TEXT:
* * * * *

Although the Commission was apparently of the opinion that even the outlining of the JHA-acquis (including free movement of persons) was too controversial, the period after the Essen-summit did see some movement on the more practical level. After the Essen summit, JHA was thus included in the so-called structured dialogue; opening the door for several meetings between EU ministers of justice and home affairs and their Central and Eastern European colleagues. 12 In reality, the EU had however not been able to confront the security dilemma, outlined in the previous section. It felt the need to enlarge, but feared the consequences of enlargement so much that it evaded the issue!

4.2 From Amsterdam to Agenda 2000

That the EU worried enlargement could lead to the ‘internalisation’ of security problems from the East became even clearer once the EU shifted gear from offering membership to actually preparing it. The forum for this change of pace was the 1996-InterGovernmental Conference. Already at the Cannes Summit in 1995, the member states had decided to put the JHA-pillar on the IGC-agenda. In the run up the IGC, the Reflection Group which was preparing the IGC, made a direct link between JHA-reform and the forthcoming enlargement:

‘The prospect of forthcoming enlargement implies a qualitative change in the need to guarantee the internal security of citizens of the Union more effectively’ (Reflection Group, 1995).

* * * * *

PROVIDED MATERIAL:
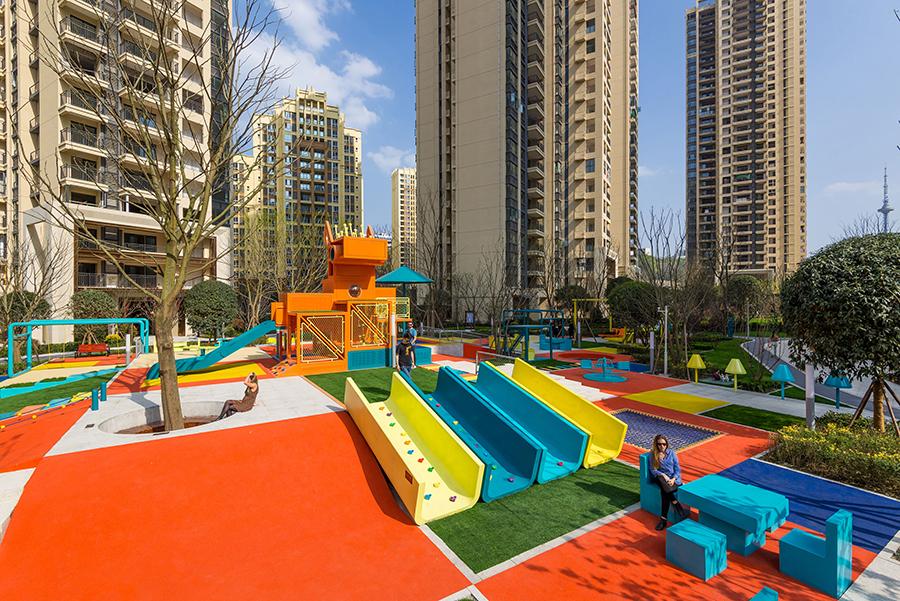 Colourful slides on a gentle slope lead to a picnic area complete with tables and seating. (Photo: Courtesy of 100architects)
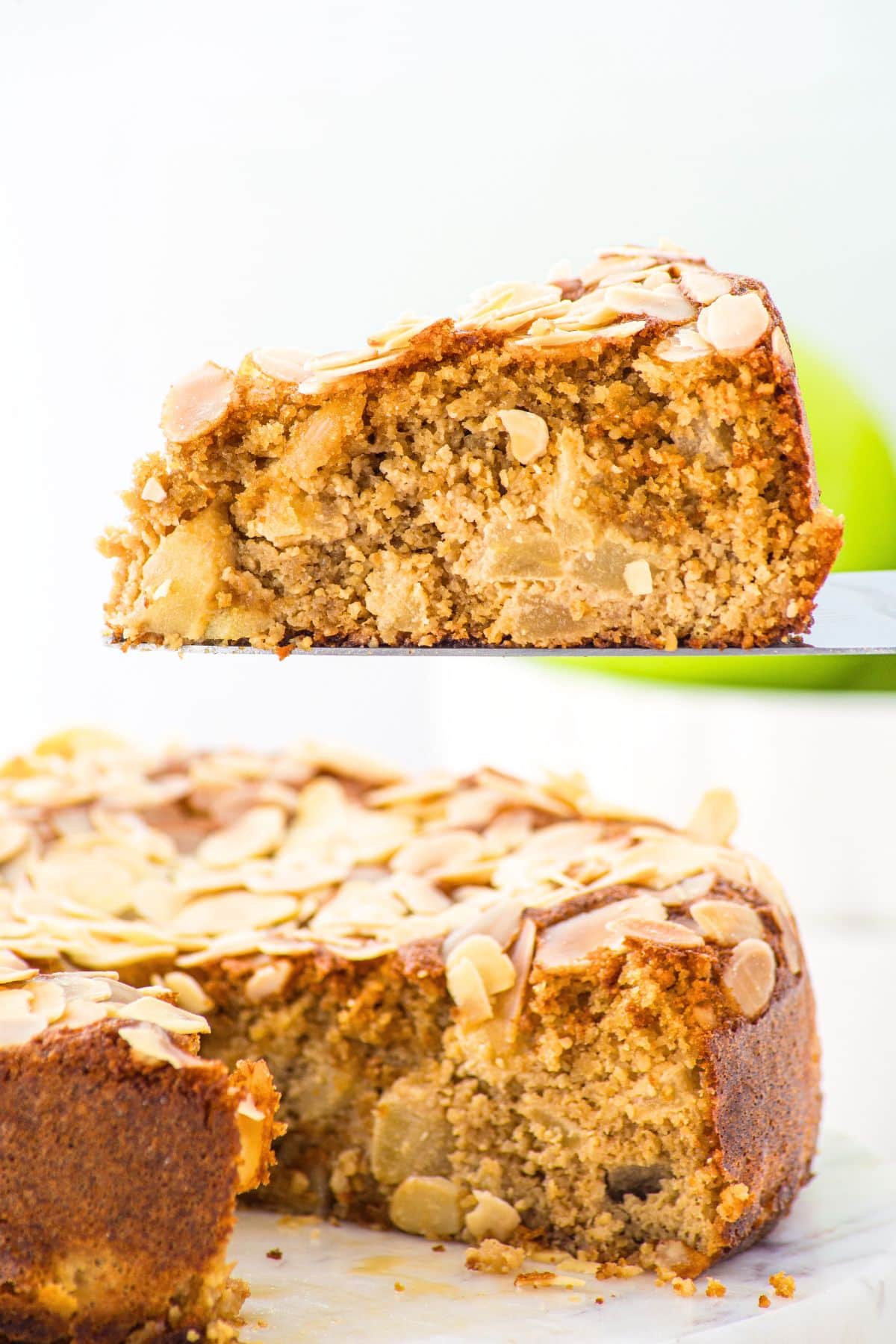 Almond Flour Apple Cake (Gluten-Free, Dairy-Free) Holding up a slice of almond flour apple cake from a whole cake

* * * * *

DIRECTIONS:
(1) Answer these from the text on EU enlargement and internal security:
(a) After the Essen summit, what was JHA included in?
(b) At which summit did the member states decide to put the JHA pillar on the IGC agenda?
(c) Which body, while preparing the IGC, linked JHA reform directly to the coming enlargement?
(2) Write the next part of the text on EU enlargement and internal security, starting after the Reflection Group quotation.

ANSWERS BY TASK:
(1)
(a) The so-called structured dialogue.
(b) The Cannes Summit in 1995.
(c) The Reflection Group.

(2)
Indeed enlargement - besides the wish to ‘bring the EU closer to its citizens’ - was the key motor behind the JHA-reform. If enlargement had not been on the agenda, the EU and its member states would probably have been able to live with the status quo (author’s interview, Danish IGC-team). Precisely because the EU was about to take in countries whose asylum, immigration and border control policy was still rather rudimentary, the majority of the member states opted for a JHA-reform, where these specific policy areas were developed. Without common, clearly formulated rules, the EU could soon find itself subjected to an immigration influx from the CEECs after their accession; for instance due to lax border control and visa-policy among the newcomers. The fear surrounding EU-member states was apparently so overwhelming that a French-led coalition made JHA-reform a precondition for enlargement: no JHA-reform; no eastern enlargement (ibid.). The very fact that enlargement would increase the number of participants in the already fragile JHA-pillar probably also played a role: if the JHA-pillar was ever to become efficient, it was necessary to reform it when only 15 member states were sitting around the negotiation table and not 25. Finally, JHA-reform was also led by the fear that enlargement could trigger more crime within the EU-area; hence, forcing the EU to put police co-operation back on the drawing board.

The result of the above enlargement incentive were quite dramatic changes of the internal security area in the new Treaty of Amsterdam (Monar, 1997a: 1). Not only did the member states decide to upgrade the development of ‘an area of freedom, justice and security’ into one of the EU’s chief objectives - an objective to be fulfilled within a five year period. They also decided to transform the JHA-area into an actual EU-policy. Important parts of the JHA-pillar (visa, asylum, immigration and other policies) were thus ‘communitarised’, i.e. moved to Pillar I. Quite strikingly, it was also decided to move the Schengen co-operation into the EU-framework; transforming its 3000 pages of law text into EU-acquis. In practice, the common pressure from the East had therefore caused a shift in the balance between ‘national’ and EU internal security; putting far more stress on the EU-side in the symbiosis.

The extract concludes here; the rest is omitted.